I point at Shercy’s awesome graffitied words, “Consistency is King.”
They continue to nod politely, but I can tell they don’t really get how important this all is. So much for trying to get them to see the kids in this room. Time to try something they might understand.
I say, “So here’s the deal, I love this program because I’ve poured my soul into it, but It’s come at a cost. I made it with my own teacher dollars. All of the squat racks, barbells, and plates you see all came out of my own paycheck. That floor you’re standing on is 900 dollars - also from my own paycheck, and I drove it here in my father’s van. I’ve built this program without any help from the schools budget - and that’s not because my principal isn’t interested in helping,” I nod to Viz, “but it’s because we just don’t have any funds for after school activities. I plan on continuing to grow this program any way I can, but any financial help you guys can offer would be most appreciated.”
The white dude’s eyes opened wide, and he said amazing. Councilman Gibbs shook my hand again and told me what a great job I was doing. When they left I winked at Viz because I knew I had them in my pocket.
I didn’t really expect any funds to come my way, but I had fun pitching a story that might help out the school in the long run.
Long story short, we won the grant.
Even better, for the first time ever I received funding from the school to improve the weight room.
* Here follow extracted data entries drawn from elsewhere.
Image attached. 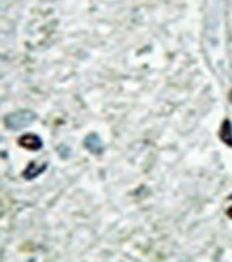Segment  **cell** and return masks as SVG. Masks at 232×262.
Segmentation results:
<instances>
[{"mask_svg":"<svg viewBox=\"0 0 232 262\" xmlns=\"http://www.w3.org/2000/svg\"><path fill=\"white\" fill-rule=\"evenodd\" d=\"M35 113H33L32 111L14 112L5 118V125L7 128L18 130L31 125L35 120Z\"/></svg>","mask_w":232,"mask_h":262,"instance_id":"obj_1","label":"cell"},{"mask_svg":"<svg viewBox=\"0 0 232 262\" xmlns=\"http://www.w3.org/2000/svg\"><path fill=\"white\" fill-rule=\"evenodd\" d=\"M19 145L28 150H40L43 147V142L35 134H24L19 139Z\"/></svg>","mask_w":232,"mask_h":262,"instance_id":"obj_2","label":"cell"},{"mask_svg":"<svg viewBox=\"0 0 232 262\" xmlns=\"http://www.w3.org/2000/svg\"><path fill=\"white\" fill-rule=\"evenodd\" d=\"M84 145H85L87 149L93 154L98 155V154H101L104 151L102 141H101L98 135L94 134V133L88 135V137L85 139V142H84Z\"/></svg>","mask_w":232,"mask_h":262,"instance_id":"obj_3","label":"cell"},{"mask_svg":"<svg viewBox=\"0 0 232 262\" xmlns=\"http://www.w3.org/2000/svg\"><path fill=\"white\" fill-rule=\"evenodd\" d=\"M218 135L225 145L232 147V124L229 119L223 121L221 128H219Z\"/></svg>","mask_w":232,"mask_h":262,"instance_id":"obj_4","label":"cell"},{"mask_svg":"<svg viewBox=\"0 0 232 262\" xmlns=\"http://www.w3.org/2000/svg\"><path fill=\"white\" fill-rule=\"evenodd\" d=\"M46 169V164H41V166H36L35 162H32L28 164V167L24 169L22 172V176L26 180H33L35 177L40 176L42 172H43Z\"/></svg>","mask_w":232,"mask_h":262,"instance_id":"obj_5","label":"cell"},{"mask_svg":"<svg viewBox=\"0 0 232 262\" xmlns=\"http://www.w3.org/2000/svg\"><path fill=\"white\" fill-rule=\"evenodd\" d=\"M226 214H227V217L232 219V206H231V208L227 209V211H226Z\"/></svg>","mask_w":232,"mask_h":262,"instance_id":"obj_6","label":"cell"}]
</instances>
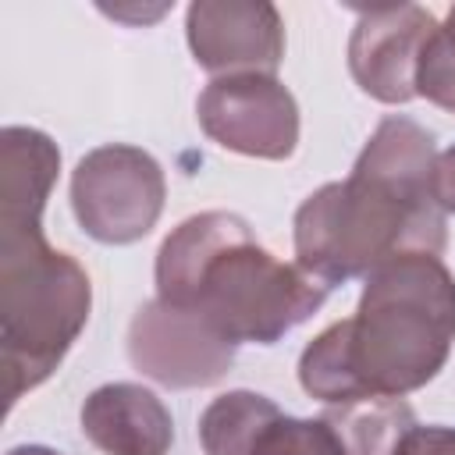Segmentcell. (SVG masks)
<instances>
[{
	"label": "cell",
	"mask_w": 455,
	"mask_h": 455,
	"mask_svg": "<svg viewBox=\"0 0 455 455\" xmlns=\"http://www.w3.org/2000/svg\"><path fill=\"white\" fill-rule=\"evenodd\" d=\"M57 171L60 149L46 132L25 124L0 132V352L7 405L60 366L89 323V274L43 238V210Z\"/></svg>",
	"instance_id": "cell-1"
},
{
	"label": "cell",
	"mask_w": 455,
	"mask_h": 455,
	"mask_svg": "<svg viewBox=\"0 0 455 455\" xmlns=\"http://www.w3.org/2000/svg\"><path fill=\"white\" fill-rule=\"evenodd\" d=\"M395 455H455V427H412Z\"/></svg>",
	"instance_id": "cell-15"
},
{
	"label": "cell",
	"mask_w": 455,
	"mask_h": 455,
	"mask_svg": "<svg viewBox=\"0 0 455 455\" xmlns=\"http://www.w3.org/2000/svg\"><path fill=\"white\" fill-rule=\"evenodd\" d=\"M185 36L213 78L274 75L284 60V21L267 0H196L185 11Z\"/></svg>",
	"instance_id": "cell-8"
},
{
	"label": "cell",
	"mask_w": 455,
	"mask_h": 455,
	"mask_svg": "<svg viewBox=\"0 0 455 455\" xmlns=\"http://www.w3.org/2000/svg\"><path fill=\"white\" fill-rule=\"evenodd\" d=\"M82 434L103 455H167L174 419L149 387L114 380L82 402Z\"/></svg>",
	"instance_id": "cell-10"
},
{
	"label": "cell",
	"mask_w": 455,
	"mask_h": 455,
	"mask_svg": "<svg viewBox=\"0 0 455 455\" xmlns=\"http://www.w3.org/2000/svg\"><path fill=\"white\" fill-rule=\"evenodd\" d=\"M7 455H60V451H53V448H46V444H18V448H11Z\"/></svg>",
	"instance_id": "cell-17"
},
{
	"label": "cell",
	"mask_w": 455,
	"mask_h": 455,
	"mask_svg": "<svg viewBox=\"0 0 455 455\" xmlns=\"http://www.w3.org/2000/svg\"><path fill=\"white\" fill-rule=\"evenodd\" d=\"M455 345V274L441 256H398L377 267L348 320L320 331L299 355L306 395L341 405L402 398L430 384Z\"/></svg>",
	"instance_id": "cell-3"
},
{
	"label": "cell",
	"mask_w": 455,
	"mask_h": 455,
	"mask_svg": "<svg viewBox=\"0 0 455 455\" xmlns=\"http://www.w3.org/2000/svg\"><path fill=\"white\" fill-rule=\"evenodd\" d=\"M167 196L164 167L139 146L110 142L89 149L71 174L78 228L103 245H132L153 231Z\"/></svg>",
	"instance_id": "cell-5"
},
{
	"label": "cell",
	"mask_w": 455,
	"mask_h": 455,
	"mask_svg": "<svg viewBox=\"0 0 455 455\" xmlns=\"http://www.w3.org/2000/svg\"><path fill=\"white\" fill-rule=\"evenodd\" d=\"M323 419L334 427L345 455H395L398 441L416 427L412 405L387 395L327 405Z\"/></svg>",
	"instance_id": "cell-11"
},
{
	"label": "cell",
	"mask_w": 455,
	"mask_h": 455,
	"mask_svg": "<svg viewBox=\"0 0 455 455\" xmlns=\"http://www.w3.org/2000/svg\"><path fill=\"white\" fill-rule=\"evenodd\" d=\"M277 405L256 391L217 395L199 416V444L206 455H249V444L263 419Z\"/></svg>",
	"instance_id": "cell-12"
},
{
	"label": "cell",
	"mask_w": 455,
	"mask_h": 455,
	"mask_svg": "<svg viewBox=\"0 0 455 455\" xmlns=\"http://www.w3.org/2000/svg\"><path fill=\"white\" fill-rule=\"evenodd\" d=\"M199 128L231 153L288 160L299 146V103L277 75L213 78L196 103Z\"/></svg>",
	"instance_id": "cell-6"
},
{
	"label": "cell",
	"mask_w": 455,
	"mask_h": 455,
	"mask_svg": "<svg viewBox=\"0 0 455 455\" xmlns=\"http://www.w3.org/2000/svg\"><path fill=\"white\" fill-rule=\"evenodd\" d=\"M235 341L192 309H178L164 299L139 306L128 327L132 366L164 387H206L235 366Z\"/></svg>",
	"instance_id": "cell-7"
},
{
	"label": "cell",
	"mask_w": 455,
	"mask_h": 455,
	"mask_svg": "<svg viewBox=\"0 0 455 455\" xmlns=\"http://www.w3.org/2000/svg\"><path fill=\"white\" fill-rule=\"evenodd\" d=\"M416 96L455 114V7L448 11L444 25H437L423 43L416 68Z\"/></svg>",
	"instance_id": "cell-14"
},
{
	"label": "cell",
	"mask_w": 455,
	"mask_h": 455,
	"mask_svg": "<svg viewBox=\"0 0 455 455\" xmlns=\"http://www.w3.org/2000/svg\"><path fill=\"white\" fill-rule=\"evenodd\" d=\"M249 455H345V448L323 416L295 419L274 409L256 430Z\"/></svg>",
	"instance_id": "cell-13"
},
{
	"label": "cell",
	"mask_w": 455,
	"mask_h": 455,
	"mask_svg": "<svg viewBox=\"0 0 455 455\" xmlns=\"http://www.w3.org/2000/svg\"><path fill=\"white\" fill-rule=\"evenodd\" d=\"M434 28V14L419 4L359 11L348 36V71L355 85L380 103L416 100V68Z\"/></svg>",
	"instance_id": "cell-9"
},
{
	"label": "cell",
	"mask_w": 455,
	"mask_h": 455,
	"mask_svg": "<svg viewBox=\"0 0 455 455\" xmlns=\"http://www.w3.org/2000/svg\"><path fill=\"white\" fill-rule=\"evenodd\" d=\"M434 160V135L423 124L384 117L352 174L320 185L295 210V263L334 288L398 256H441L448 224L430 192Z\"/></svg>",
	"instance_id": "cell-2"
},
{
	"label": "cell",
	"mask_w": 455,
	"mask_h": 455,
	"mask_svg": "<svg viewBox=\"0 0 455 455\" xmlns=\"http://www.w3.org/2000/svg\"><path fill=\"white\" fill-rule=\"evenodd\" d=\"M430 192L434 203L444 213H455V146H448L444 153H437L434 160V178H430Z\"/></svg>",
	"instance_id": "cell-16"
},
{
	"label": "cell",
	"mask_w": 455,
	"mask_h": 455,
	"mask_svg": "<svg viewBox=\"0 0 455 455\" xmlns=\"http://www.w3.org/2000/svg\"><path fill=\"white\" fill-rule=\"evenodd\" d=\"M327 295L323 281L277 259L228 210L181 220L156 252V299L199 313L235 345H274Z\"/></svg>",
	"instance_id": "cell-4"
}]
</instances>
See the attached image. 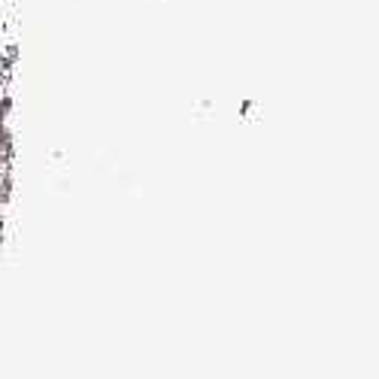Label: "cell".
Here are the masks:
<instances>
[]
</instances>
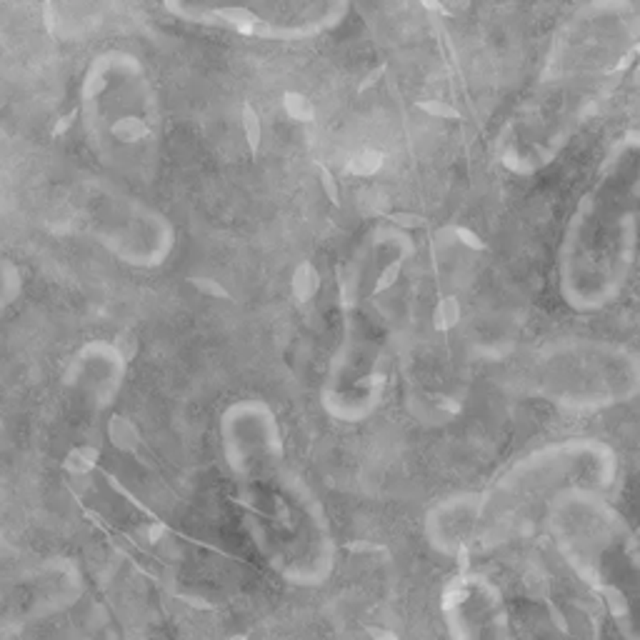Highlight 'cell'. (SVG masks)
Listing matches in <instances>:
<instances>
[{
  "label": "cell",
  "instance_id": "obj_1",
  "mask_svg": "<svg viewBox=\"0 0 640 640\" xmlns=\"http://www.w3.org/2000/svg\"><path fill=\"white\" fill-rule=\"evenodd\" d=\"M413 265L415 241L395 225L373 228L345 261L340 333L320 383V406L338 423H363L386 400Z\"/></svg>",
  "mask_w": 640,
  "mask_h": 640
},
{
  "label": "cell",
  "instance_id": "obj_2",
  "mask_svg": "<svg viewBox=\"0 0 640 640\" xmlns=\"http://www.w3.org/2000/svg\"><path fill=\"white\" fill-rule=\"evenodd\" d=\"M618 455L598 438H560L530 448L483 488L441 498L426 513V540L441 555H475L510 543L543 520L553 498L573 485L608 490Z\"/></svg>",
  "mask_w": 640,
  "mask_h": 640
},
{
  "label": "cell",
  "instance_id": "obj_3",
  "mask_svg": "<svg viewBox=\"0 0 640 640\" xmlns=\"http://www.w3.org/2000/svg\"><path fill=\"white\" fill-rule=\"evenodd\" d=\"M640 250V131L623 133L600 158L560 233L558 296L575 313H598L633 280Z\"/></svg>",
  "mask_w": 640,
  "mask_h": 640
},
{
  "label": "cell",
  "instance_id": "obj_4",
  "mask_svg": "<svg viewBox=\"0 0 640 640\" xmlns=\"http://www.w3.org/2000/svg\"><path fill=\"white\" fill-rule=\"evenodd\" d=\"M543 523L558 555L606 608L618 635L640 640V538L606 490H560Z\"/></svg>",
  "mask_w": 640,
  "mask_h": 640
},
{
  "label": "cell",
  "instance_id": "obj_5",
  "mask_svg": "<svg viewBox=\"0 0 640 640\" xmlns=\"http://www.w3.org/2000/svg\"><path fill=\"white\" fill-rule=\"evenodd\" d=\"M265 485H248L245 500L255 513V536L280 578L300 588H320L333 578L338 543L331 516L316 490L285 465L273 418L263 430Z\"/></svg>",
  "mask_w": 640,
  "mask_h": 640
},
{
  "label": "cell",
  "instance_id": "obj_6",
  "mask_svg": "<svg viewBox=\"0 0 640 640\" xmlns=\"http://www.w3.org/2000/svg\"><path fill=\"white\" fill-rule=\"evenodd\" d=\"M525 386L578 413L628 406L640 398V351L608 338H555L530 358Z\"/></svg>",
  "mask_w": 640,
  "mask_h": 640
},
{
  "label": "cell",
  "instance_id": "obj_7",
  "mask_svg": "<svg viewBox=\"0 0 640 640\" xmlns=\"http://www.w3.org/2000/svg\"><path fill=\"white\" fill-rule=\"evenodd\" d=\"M178 15L255 38L303 41L335 28L348 0H168Z\"/></svg>",
  "mask_w": 640,
  "mask_h": 640
},
{
  "label": "cell",
  "instance_id": "obj_8",
  "mask_svg": "<svg viewBox=\"0 0 640 640\" xmlns=\"http://www.w3.org/2000/svg\"><path fill=\"white\" fill-rule=\"evenodd\" d=\"M443 618L455 638L510 635V613L500 591L478 573H463L445 585Z\"/></svg>",
  "mask_w": 640,
  "mask_h": 640
},
{
  "label": "cell",
  "instance_id": "obj_9",
  "mask_svg": "<svg viewBox=\"0 0 640 640\" xmlns=\"http://www.w3.org/2000/svg\"><path fill=\"white\" fill-rule=\"evenodd\" d=\"M108 441L120 453H135L140 448V433L138 428L133 426V420L123 418V415H113L108 420Z\"/></svg>",
  "mask_w": 640,
  "mask_h": 640
},
{
  "label": "cell",
  "instance_id": "obj_10",
  "mask_svg": "<svg viewBox=\"0 0 640 640\" xmlns=\"http://www.w3.org/2000/svg\"><path fill=\"white\" fill-rule=\"evenodd\" d=\"M111 135L125 145L140 143L151 135V125L140 115H120L111 123Z\"/></svg>",
  "mask_w": 640,
  "mask_h": 640
},
{
  "label": "cell",
  "instance_id": "obj_11",
  "mask_svg": "<svg viewBox=\"0 0 640 640\" xmlns=\"http://www.w3.org/2000/svg\"><path fill=\"white\" fill-rule=\"evenodd\" d=\"M98 461H100V448L78 445L73 450H68V455L63 458V470L80 478V475H88L90 470H96Z\"/></svg>",
  "mask_w": 640,
  "mask_h": 640
},
{
  "label": "cell",
  "instance_id": "obj_12",
  "mask_svg": "<svg viewBox=\"0 0 640 640\" xmlns=\"http://www.w3.org/2000/svg\"><path fill=\"white\" fill-rule=\"evenodd\" d=\"M188 283L193 285L195 290H200L203 296H210V298H228L225 288H223L221 283L213 280V278H200V276H193L188 278Z\"/></svg>",
  "mask_w": 640,
  "mask_h": 640
},
{
  "label": "cell",
  "instance_id": "obj_13",
  "mask_svg": "<svg viewBox=\"0 0 640 640\" xmlns=\"http://www.w3.org/2000/svg\"><path fill=\"white\" fill-rule=\"evenodd\" d=\"M76 118H78V111H70L68 115H63L56 123V128H53V138H58L63 133H68L70 128H73V123H76Z\"/></svg>",
  "mask_w": 640,
  "mask_h": 640
},
{
  "label": "cell",
  "instance_id": "obj_14",
  "mask_svg": "<svg viewBox=\"0 0 640 640\" xmlns=\"http://www.w3.org/2000/svg\"><path fill=\"white\" fill-rule=\"evenodd\" d=\"M163 536H166V525L160 523V520L148 525V540H151V543H160V538Z\"/></svg>",
  "mask_w": 640,
  "mask_h": 640
}]
</instances>
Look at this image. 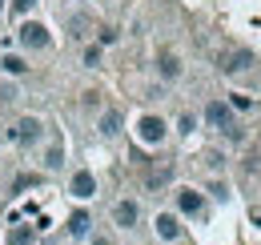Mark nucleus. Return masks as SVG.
<instances>
[{"label": "nucleus", "mask_w": 261, "mask_h": 245, "mask_svg": "<svg viewBox=\"0 0 261 245\" xmlns=\"http://www.w3.org/2000/svg\"><path fill=\"white\" fill-rule=\"evenodd\" d=\"M209 193H213L217 201H225V197H229V189H225V185H221V181H213V185H209Z\"/></svg>", "instance_id": "obj_22"}, {"label": "nucleus", "mask_w": 261, "mask_h": 245, "mask_svg": "<svg viewBox=\"0 0 261 245\" xmlns=\"http://www.w3.org/2000/svg\"><path fill=\"white\" fill-rule=\"evenodd\" d=\"M225 137H229V141H233V145H237V141H245V129H241V125L233 121V125H229V129H225Z\"/></svg>", "instance_id": "obj_20"}, {"label": "nucleus", "mask_w": 261, "mask_h": 245, "mask_svg": "<svg viewBox=\"0 0 261 245\" xmlns=\"http://www.w3.org/2000/svg\"><path fill=\"white\" fill-rule=\"evenodd\" d=\"M68 193H72L76 201H89V197L97 193V177H93L89 169H81V173H72V177H68Z\"/></svg>", "instance_id": "obj_6"}, {"label": "nucleus", "mask_w": 261, "mask_h": 245, "mask_svg": "<svg viewBox=\"0 0 261 245\" xmlns=\"http://www.w3.org/2000/svg\"><path fill=\"white\" fill-rule=\"evenodd\" d=\"M161 81H177V77H181V61H177V57H173V53H161Z\"/></svg>", "instance_id": "obj_11"}, {"label": "nucleus", "mask_w": 261, "mask_h": 245, "mask_svg": "<svg viewBox=\"0 0 261 245\" xmlns=\"http://www.w3.org/2000/svg\"><path fill=\"white\" fill-rule=\"evenodd\" d=\"M249 105H253V101H249V96H241V92H233V101H229V109H233V113H245Z\"/></svg>", "instance_id": "obj_17"}, {"label": "nucleus", "mask_w": 261, "mask_h": 245, "mask_svg": "<svg viewBox=\"0 0 261 245\" xmlns=\"http://www.w3.org/2000/svg\"><path fill=\"white\" fill-rule=\"evenodd\" d=\"M157 237H161V241H177V237H181L177 213H157Z\"/></svg>", "instance_id": "obj_9"}, {"label": "nucleus", "mask_w": 261, "mask_h": 245, "mask_svg": "<svg viewBox=\"0 0 261 245\" xmlns=\"http://www.w3.org/2000/svg\"><path fill=\"white\" fill-rule=\"evenodd\" d=\"M165 137H169V125H165L157 113H149V117L137 121V141H141V145H161Z\"/></svg>", "instance_id": "obj_2"}, {"label": "nucleus", "mask_w": 261, "mask_h": 245, "mask_svg": "<svg viewBox=\"0 0 261 245\" xmlns=\"http://www.w3.org/2000/svg\"><path fill=\"white\" fill-rule=\"evenodd\" d=\"M0 68H4L8 77H24V72H29V61H24V57H4Z\"/></svg>", "instance_id": "obj_14"}, {"label": "nucleus", "mask_w": 261, "mask_h": 245, "mask_svg": "<svg viewBox=\"0 0 261 245\" xmlns=\"http://www.w3.org/2000/svg\"><path fill=\"white\" fill-rule=\"evenodd\" d=\"M4 8H8V0H0V16H4Z\"/></svg>", "instance_id": "obj_26"}, {"label": "nucleus", "mask_w": 261, "mask_h": 245, "mask_svg": "<svg viewBox=\"0 0 261 245\" xmlns=\"http://www.w3.org/2000/svg\"><path fill=\"white\" fill-rule=\"evenodd\" d=\"M16 40H20L24 48H48V40H53V36H48V29H44V24L24 20V24L16 29Z\"/></svg>", "instance_id": "obj_3"}, {"label": "nucleus", "mask_w": 261, "mask_h": 245, "mask_svg": "<svg viewBox=\"0 0 261 245\" xmlns=\"http://www.w3.org/2000/svg\"><path fill=\"white\" fill-rule=\"evenodd\" d=\"M68 237H93V213L89 209H76V213L68 217Z\"/></svg>", "instance_id": "obj_7"}, {"label": "nucleus", "mask_w": 261, "mask_h": 245, "mask_svg": "<svg viewBox=\"0 0 261 245\" xmlns=\"http://www.w3.org/2000/svg\"><path fill=\"white\" fill-rule=\"evenodd\" d=\"M85 64H89V68L100 64V44H89V48H85Z\"/></svg>", "instance_id": "obj_18"}, {"label": "nucleus", "mask_w": 261, "mask_h": 245, "mask_svg": "<svg viewBox=\"0 0 261 245\" xmlns=\"http://www.w3.org/2000/svg\"><path fill=\"white\" fill-rule=\"evenodd\" d=\"M165 181H169V169H157V173H153V177H149V185H153V189H161Z\"/></svg>", "instance_id": "obj_21"}, {"label": "nucleus", "mask_w": 261, "mask_h": 245, "mask_svg": "<svg viewBox=\"0 0 261 245\" xmlns=\"http://www.w3.org/2000/svg\"><path fill=\"white\" fill-rule=\"evenodd\" d=\"M40 137H44V121L33 117V113H24V117H16V121L8 125V141H12V145H20V149L36 145Z\"/></svg>", "instance_id": "obj_1"}, {"label": "nucleus", "mask_w": 261, "mask_h": 245, "mask_svg": "<svg viewBox=\"0 0 261 245\" xmlns=\"http://www.w3.org/2000/svg\"><path fill=\"white\" fill-rule=\"evenodd\" d=\"M44 161H48V169H61V165H65V145H61V137H53V145H48Z\"/></svg>", "instance_id": "obj_13"}, {"label": "nucleus", "mask_w": 261, "mask_h": 245, "mask_svg": "<svg viewBox=\"0 0 261 245\" xmlns=\"http://www.w3.org/2000/svg\"><path fill=\"white\" fill-rule=\"evenodd\" d=\"M137 221H141V205H137L133 197H125V201L113 205V225H117V229H137Z\"/></svg>", "instance_id": "obj_4"}, {"label": "nucleus", "mask_w": 261, "mask_h": 245, "mask_svg": "<svg viewBox=\"0 0 261 245\" xmlns=\"http://www.w3.org/2000/svg\"><path fill=\"white\" fill-rule=\"evenodd\" d=\"M205 125L225 133L229 125H233V109H229V101H209V109H205Z\"/></svg>", "instance_id": "obj_5"}, {"label": "nucleus", "mask_w": 261, "mask_h": 245, "mask_svg": "<svg viewBox=\"0 0 261 245\" xmlns=\"http://www.w3.org/2000/svg\"><path fill=\"white\" fill-rule=\"evenodd\" d=\"M100 44H117V32H113V29H100Z\"/></svg>", "instance_id": "obj_24"}, {"label": "nucleus", "mask_w": 261, "mask_h": 245, "mask_svg": "<svg viewBox=\"0 0 261 245\" xmlns=\"http://www.w3.org/2000/svg\"><path fill=\"white\" fill-rule=\"evenodd\" d=\"M100 133H105V137H117V133H121V113H117V109H109V113L100 117Z\"/></svg>", "instance_id": "obj_12"}, {"label": "nucleus", "mask_w": 261, "mask_h": 245, "mask_svg": "<svg viewBox=\"0 0 261 245\" xmlns=\"http://www.w3.org/2000/svg\"><path fill=\"white\" fill-rule=\"evenodd\" d=\"M249 64H253V53H245V48H241V53H233V57L221 61V72H241V68H249Z\"/></svg>", "instance_id": "obj_10"}, {"label": "nucleus", "mask_w": 261, "mask_h": 245, "mask_svg": "<svg viewBox=\"0 0 261 245\" xmlns=\"http://www.w3.org/2000/svg\"><path fill=\"white\" fill-rule=\"evenodd\" d=\"M93 245H113V241H109V237H93Z\"/></svg>", "instance_id": "obj_25"}, {"label": "nucleus", "mask_w": 261, "mask_h": 245, "mask_svg": "<svg viewBox=\"0 0 261 245\" xmlns=\"http://www.w3.org/2000/svg\"><path fill=\"white\" fill-rule=\"evenodd\" d=\"M205 209V197L197 193V189H177V213H201Z\"/></svg>", "instance_id": "obj_8"}, {"label": "nucleus", "mask_w": 261, "mask_h": 245, "mask_svg": "<svg viewBox=\"0 0 261 245\" xmlns=\"http://www.w3.org/2000/svg\"><path fill=\"white\" fill-rule=\"evenodd\" d=\"M36 0H8V8H12V16H24L29 8H33Z\"/></svg>", "instance_id": "obj_19"}, {"label": "nucleus", "mask_w": 261, "mask_h": 245, "mask_svg": "<svg viewBox=\"0 0 261 245\" xmlns=\"http://www.w3.org/2000/svg\"><path fill=\"white\" fill-rule=\"evenodd\" d=\"M12 96H16V85H0V105H8Z\"/></svg>", "instance_id": "obj_23"}, {"label": "nucleus", "mask_w": 261, "mask_h": 245, "mask_svg": "<svg viewBox=\"0 0 261 245\" xmlns=\"http://www.w3.org/2000/svg\"><path fill=\"white\" fill-rule=\"evenodd\" d=\"M8 245H33V229H29V225H20V229H12V237H8Z\"/></svg>", "instance_id": "obj_15"}, {"label": "nucleus", "mask_w": 261, "mask_h": 245, "mask_svg": "<svg viewBox=\"0 0 261 245\" xmlns=\"http://www.w3.org/2000/svg\"><path fill=\"white\" fill-rule=\"evenodd\" d=\"M193 129H197V117H193V113H181V121H177V133H181V137H189Z\"/></svg>", "instance_id": "obj_16"}]
</instances>
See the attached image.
Viz gave me ten thousand dollars to spend however I pleased. I never had more fun in my life internet shopping.
The following pictures show the arrival of a ton of new equipment, and how I used the entire student body to build it together. Viz had offered to hire help to build it, but I wanted the kids to be part of creating something important at the school.
I wanted them to be able to say they built the weight room.

The Future
To be clear. The weight room is not done. It will never be done. There is no “done.” I always have new ideas for where I want to take it. We need a cardio room. I’d like to replace my facebook marketplace racks with true power racks. I’d like to have some machines students can use for bodybuilding purposes. We need to rip out the green lockers so we have more space. The program keeps growing!
There was a great moment this year where one of my weight lifters was walking around looking for more plates on trap bar deadlift day. He yelled out, “Schuerch! We need more plates, everyone is getting too strong.” He went on to gesture at all the trap bars with over 300 pounds on them.
The kid is right. I’m going to have to purchase more plates.
I started this program in a hallway with two squat racks and a couple of weights. Now I have power racks, dumbbells up to 100 pounds, rubber flooring, echo bikes, and most importantly, the trust of my administration. By the end of this year I’ll have convinced them to purchase the schools first functional trainer. The weightlifting program is bigger than the basketball team.
I can tell you I intend to continue to build the program and produce as many badass motherfuckers as possible.
8 years in.
Multiple decades to go.
All I can say, amazing! Not only are you teaching them about lifting weights, you're teaching them discipline, perseverance, cooperation, good habits both physically and mentally, and yes, even disappointment. The thing is, they'll have the tools to work through that disappointment, to work harder, smarter, and it'll carry over to all parts of their lives.
Such a joy to read. Not just about the kids but your own perseverance and your spirit of mission and dedication. Congrats!